Why Chilliwack stratas need this report now
An EV Ready Plan is voluntary in British Columbia, but it's the most direct route to BC Hydro rebate dollars and the cleanest way to get a Chilliwack strata's parking infrastructure ready for the next decade. The plan covers 100% EV-ready conduit and capacity, charging-management evaluation, phased implementation cost estimates, and the rebate application itself.
Beginning July 15, 2026, an EVRP, an Electrical Planning Report, or an Opportunity Assessment Report becomes mandatory to access standalone EV charger rebates from BC Hydro. Chilliwack councils that want their share of up to $3,000 in plan rebates and up to $120,000 in infrastructure rebates need a plan in place — and a planning provider that knows how to navigate BC Hydro EV charging program documentation.
What CF Electrical Services delivers in Chilliwack
Chilliwack stratas commissioning an EVRP receive a 100% EV-ready strategy with parking and conduit layout, an charging-management evaluation against existing service capacity, a phased implementation roadmap with itemized cost estimates, and the BC Hydro rebate application prepared and submitted on the strata's behalf. The plan answers the questions BC Hydro asks before approving rebates — not just the easy ones.
CF Electrical Services prepares every EVRP in line with BC Hydro EV charging program qualified-professional requirements. Chilliwack councils that combine an EVRP with an Electrical Planning Report receive a single deliverable that also satisfies the BC strata law EPR mandate, with the EPR portion sealed by our partner P.Eng (Part 3 buildings) or our Master Electrician (Part 9 buildings) under BC strata law.
About strata buildings in Chilliwack
Townhouse-dominant strata stock with low-rise wood-frame condo developments through central Chilliwack and Sardis. Older 1980s walk-ups still form a meaningful share of central Chilliwack inventory.

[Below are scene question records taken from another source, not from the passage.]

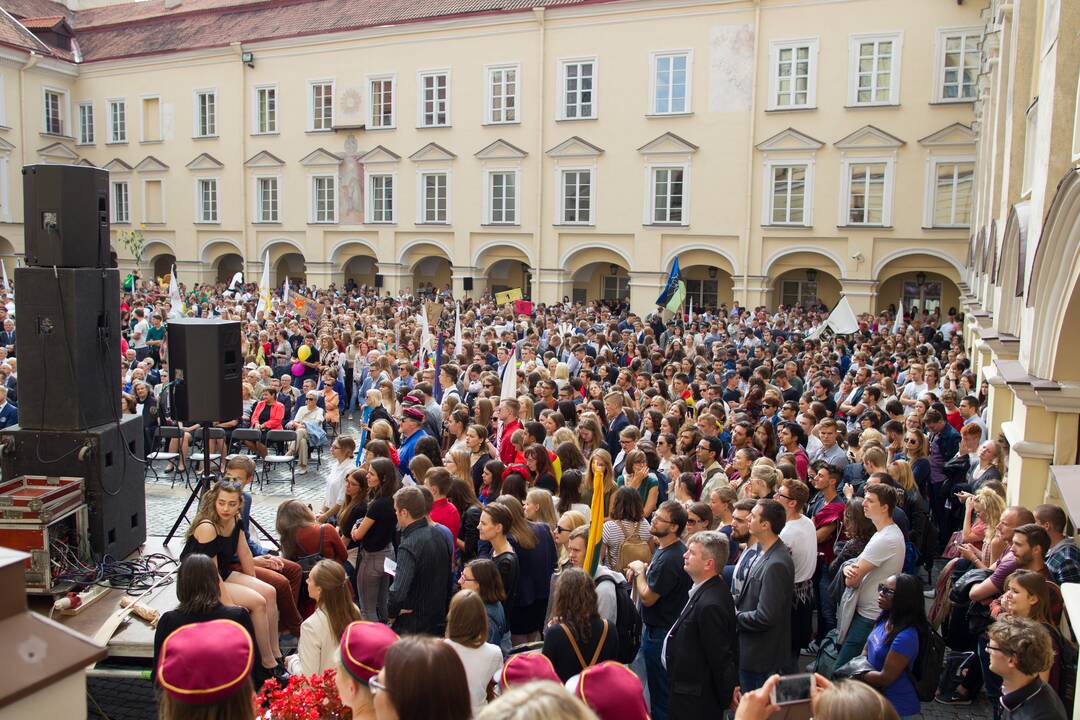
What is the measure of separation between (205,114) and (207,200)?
11.8ft

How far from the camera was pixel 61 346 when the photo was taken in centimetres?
770

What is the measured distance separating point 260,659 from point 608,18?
2753 centimetres

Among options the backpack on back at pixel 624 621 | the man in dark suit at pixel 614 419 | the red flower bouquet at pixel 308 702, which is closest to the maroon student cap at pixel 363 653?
the red flower bouquet at pixel 308 702

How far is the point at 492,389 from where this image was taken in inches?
517

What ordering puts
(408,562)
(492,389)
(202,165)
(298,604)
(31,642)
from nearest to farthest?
(31,642) < (408,562) < (298,604) < (492,389) < (202,165)

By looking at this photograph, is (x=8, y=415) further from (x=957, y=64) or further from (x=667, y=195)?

Practical implications for Chilliwack councils: 1980s wood-frame walk-ups carry their own pattern: aluminum branch wiring in some buildings, undersized panel boards almost universally, and original 100A or 200A services that don't leave room for meaningful EV adoption without an upgrade. Townhouse complexes pose a different challenge — individual unit metering, shared outdoor parking, and questions about whether upgrades happen at the unit panel, the cluster transformer, or the BC Hydro service.